→ **What you have to do**: Please recast every row below as a numbered list, with blank lines dropped and the pictures left out.

---- Records shown

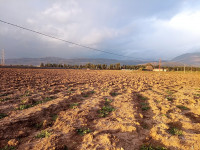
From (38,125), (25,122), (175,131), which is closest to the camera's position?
(175,131)

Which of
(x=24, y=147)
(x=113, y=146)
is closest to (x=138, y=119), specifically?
(x=113, y=146)

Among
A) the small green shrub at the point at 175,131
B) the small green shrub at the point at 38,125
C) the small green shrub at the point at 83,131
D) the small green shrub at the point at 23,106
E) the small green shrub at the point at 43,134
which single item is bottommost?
the small green shrub at the point at 175,131

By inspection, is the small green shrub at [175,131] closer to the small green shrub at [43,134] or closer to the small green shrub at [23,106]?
the small green shrub at [43,134]

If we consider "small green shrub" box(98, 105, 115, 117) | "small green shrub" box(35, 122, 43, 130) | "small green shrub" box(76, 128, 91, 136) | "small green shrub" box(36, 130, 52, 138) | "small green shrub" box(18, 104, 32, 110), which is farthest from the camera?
"small green shrub" box(18, 104, 32, 110)

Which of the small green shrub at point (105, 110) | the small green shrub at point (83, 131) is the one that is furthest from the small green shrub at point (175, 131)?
the small green shrub at point (83, 131)

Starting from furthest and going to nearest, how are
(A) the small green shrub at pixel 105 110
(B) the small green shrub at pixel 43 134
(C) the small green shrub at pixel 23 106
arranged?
(C) the small green shrub at pixel 23 106
(A) the small green shrub at pixel 105 110
(B) the small green shrub at pixel 43 134

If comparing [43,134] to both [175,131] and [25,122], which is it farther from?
[175,131]

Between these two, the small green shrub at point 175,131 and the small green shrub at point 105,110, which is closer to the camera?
the small green shrub at point 175,131

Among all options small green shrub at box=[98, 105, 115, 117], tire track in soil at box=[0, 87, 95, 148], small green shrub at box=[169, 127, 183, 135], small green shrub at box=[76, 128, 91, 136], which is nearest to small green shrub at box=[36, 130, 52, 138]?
tire track in soil at box=[0, 87, 95, 148]

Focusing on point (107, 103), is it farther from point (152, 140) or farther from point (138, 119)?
point (152, 140)

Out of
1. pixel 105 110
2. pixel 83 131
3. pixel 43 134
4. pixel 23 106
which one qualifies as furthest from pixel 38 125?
pixel 105 110

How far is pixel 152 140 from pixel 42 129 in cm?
426

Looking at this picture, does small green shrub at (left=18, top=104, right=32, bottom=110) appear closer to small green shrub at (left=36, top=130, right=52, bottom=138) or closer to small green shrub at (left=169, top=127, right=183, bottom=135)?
small green shrub at (left=36, top=130, right=52, bottom=138)

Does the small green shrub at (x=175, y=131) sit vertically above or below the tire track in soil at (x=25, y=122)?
below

--------

→ **Solution**:
1. From (38,125), (25,122), (175,131), which is closest to the camera's position?
2. (175,131)
3. Which of
4. (x=24, y=147)
5. (x=113, y=146)
6. is closest to (x=138, y=119), specifically?
7. (x=113, y=146)
8. Among
9. A) the small green shrub at the point at 175,131
10. B) the small green shrub at the point at 38,125
11. C) the small green shrub at the point at 83,131
12. D) the small green shrub at the point at 23,106
13. E) the small green shrub at the point at 43,134
14. which single item is bottommost?
15. the small green shrub at the point at 175,131
16. By inspection, is the small green shrub at [175,131] closer to the small green shrub at [43,134] or closer to the small green shrub at [23,106]?
17. the small green shrub at [43,134]
18. If we consider "small green shrub" box(98, 105, 115, 117) | "small green shrub" box(35, 122, 43, 130) | "small green shrub" box(76, 128, 91, 136) | "small green shrub" box(36, 130, 52, 138) | "small green shrub" box(18, 104, 32, 110), which is farthest from the camera?
19. "small green shrub" box(18, 104, 32, 110)
20. Which of the small green shrub at point (105, 110) | the small green shrub at point (83, 131) is the one that is furthest from the small green shrub at point (175, 131)?
21. the small green shrub at point (83, 131)
22. Starting from furthest and going to nearest, how are
23. (A) the small green shrub at pixel 105 110
24. (B) the small green shrub at pixel 43 134
25. (C) the small green shrub at pixel 23 106
26. arranged?
27. (C) the small green shrub at pixel 23 106
28. (A) the small green shrub at pixel 105 110
29. (B) the small green shrub at pixel 43 134
30. If comparing [43,134] to both [175,131] and [25,122], which is it farther from?
31. [175,131]
32. Between these two, the small green shrub at point 175,131 and the small green shrub at point 105,110, which is closer to the camera?
33. the small green shrub at point 175,131
34. Among all options small green shrub at box=[98, 105, 115, 117], tire track in soil at box=[0, 87, 95, 148], small green shrub at box=[169, 127, 183, 135], small green shrub at box=[76, 128, 91, 136], which is nearest to small green shrub at box=[36, 130, 52, 138]?
35. tire track in soil at box=[0, 87, 95, 148]
36. Focusing on point (107, 103), is it farther from point (152, 140) or farther from point (138, 119)?
37. point (152, 140)
38. Out of
39. 1. pixel 105 110
40. 2. pixel 83 131
41. 3. pixel 43 134
42. 4. pixel 23 106
43. which one qualifies as furthest from pixel 38 125?
44. pixel 105 110
45. How far is pixel 152 140 from pixel 42 129 in cm?
46. 426
47. Looking at this picture, does small green shrub at (left=18, top=104, right=32, bottom=110) appear closer to small green shrub at (left=36, top=130, right=52, bottom=138) or closer to small green shrub at (left=169, top=127, right=183, bottom=135)?
48. small green shrub at (left=36, top=130, right=52, bottom=138)
49. Does the small green shrub at (x=175, y=131) sit vertically above or below the tire track in soil at (x=25, y=122)?
50. below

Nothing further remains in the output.